William E. Johns
(written early 1930’s)
A lone rider on a big black horse was riding slowly up the trail that led from the south into the little cowtown of Blanco. The sun was low in the west and the little town was coming to life again. The rider was tired and hungry and the sight of the town was much relief to him and his horse.
He rode up the dusty street to the hitch rack in the front of the town saloon. He dismounted, left the horse untied and entered the swinging doors of the saloon.
“Good evening stranger; what will it be, Crow or Lacy?”
“Neither sir, just a cold soft drink and a generous helping to the water bucket. Some hot day I’ll say, and the rode is dry and dusty."
“About seventy miles the last two days from San Antonio.”
“Looking for work?”
“Why yes, I’ll take a job if you happen to know of one open around here.”
“Old man Kelly was in here a few minutes before you came looking for a capable man to ride night herd. There has been lots of rustling in these parts for six months and its being done so slick none of the boys can catch them. Old man Kelly sent word to Austin to the Ranger Captain but received news that the Rangers had more important work just now. The old man and his daughter Viola live two miles out on the road to Austin. They own the EX ranch and some layout if you ask me.”

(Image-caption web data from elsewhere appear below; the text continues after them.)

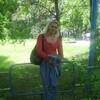 Ирина, 45, г.Новополоцк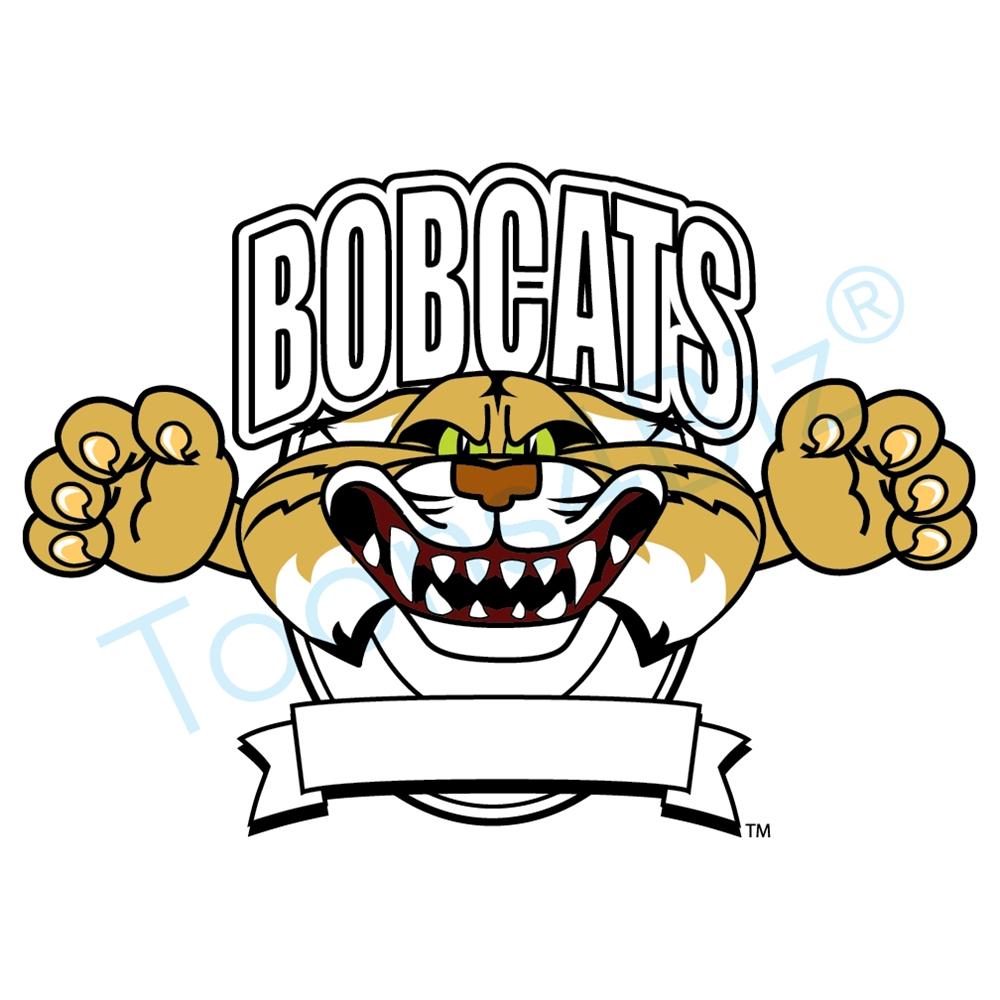 Bobcat clipart lynx Mascot Bobcat Design Template School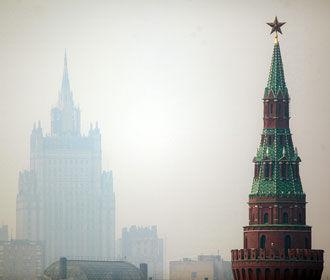Россия объявила двух чешских дипломатов персонами нон грата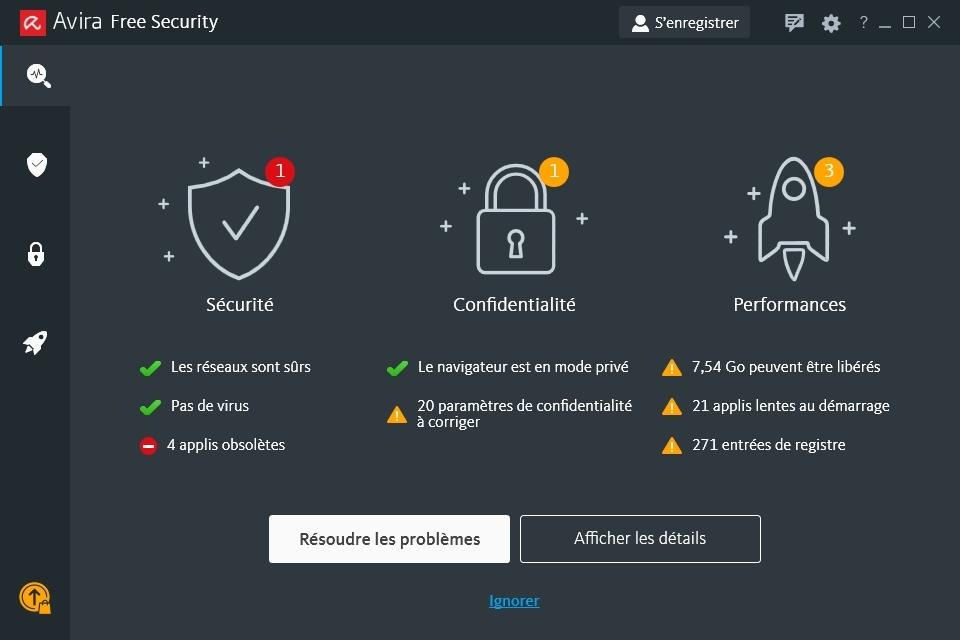 Avira Free Security - Installation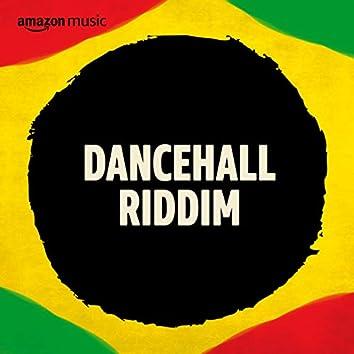 Dancehall Riddim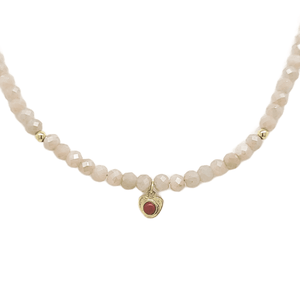 Moonstone Beaded Necklace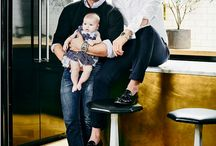 Decorating & Design Tips / by Nate Berkus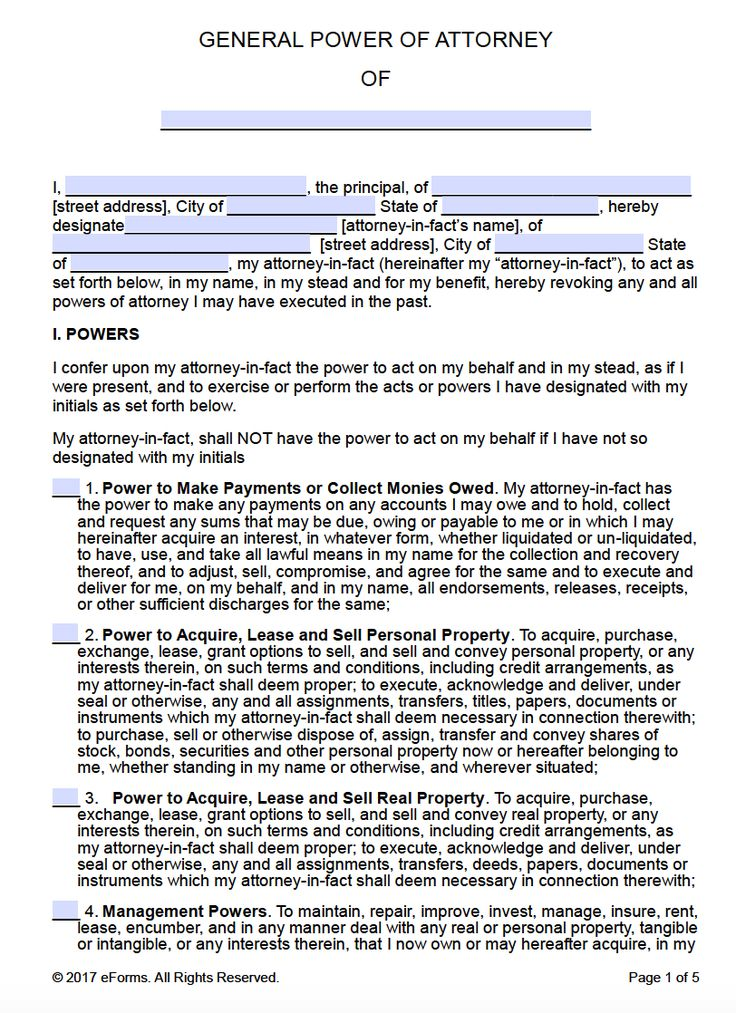 General Power Of Attorney Form Pdf 4 Lessons That Will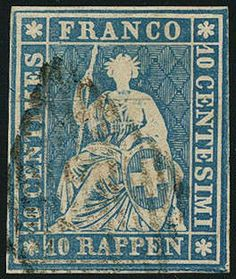 Aa-Strubel (Munich Printing, 1. Edition) 10 Rp. dull blue, 1. Munich printing, fresh colors in faultless condition, neat cancelled, (Michel. No. 14Ia), attest Moser-Räz, photo expertize from the Weid. SBK 1300,- Sfr.  Dealer Gert Müller Auctions  Auction Minimum Bid: 200.00EUR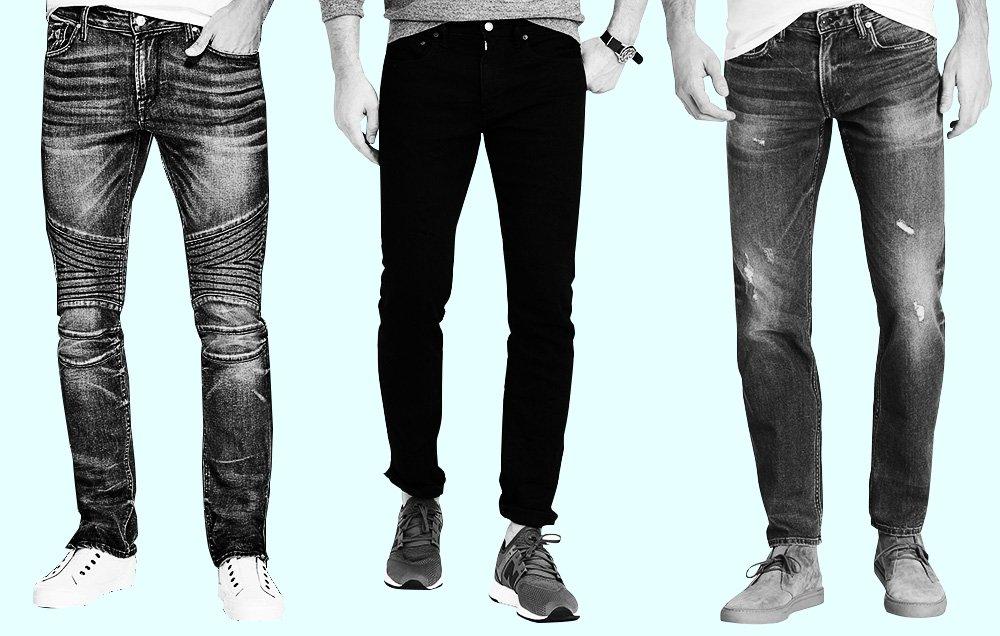 jeans for men best-jeans-for-men-main.jpg RPPHTMM
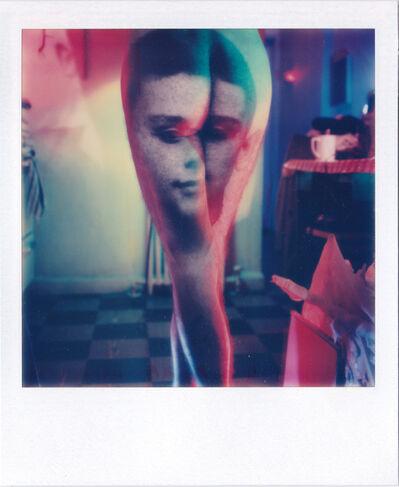 Lucas Samaras, 'Photo transformation (Face on Backyards)', 1976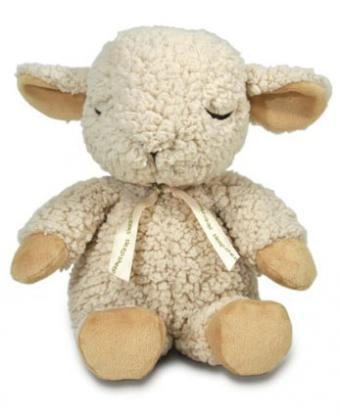 Cloud B Sleep Sheep Plush Sound Machine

“I’ll ride out and ask him about the job.”
“Better be careful stranger, them rustlers take a pot shot pretty often at night herders, Jack Perry’s got a bullet scar over his right eye now from a stray bullet in the dark while he was on guard for Kelly.”
“Thanks, but I’ll be on the lookout.”
And with this bit of information the tall stranger paid his bill and left the saloon, mounted his horse and after watering him at the watering trough rode out towards the EX ranch.
The sun was almost down and a little breeze blew up from the south. A jack rabbit leaped across the road in its hurry to some good hiding place and a coyote yelped its hungry cry in the distant hills. All this was familiar to the rider as he had grown up along the southern border.
Dark was falling, a bright moon had begun to cast its light over the distant hill along the Colorado River, as the stranger halted his pony at the corral gate, a dog began to bark as the stranger dismounted.
A tall gray haired man of about sixty opened the corral gate and greeted the stranger.
“Hello stranger, come in and feed your horse. It looks as if he had gone a long ways today, and was in need of a rest.”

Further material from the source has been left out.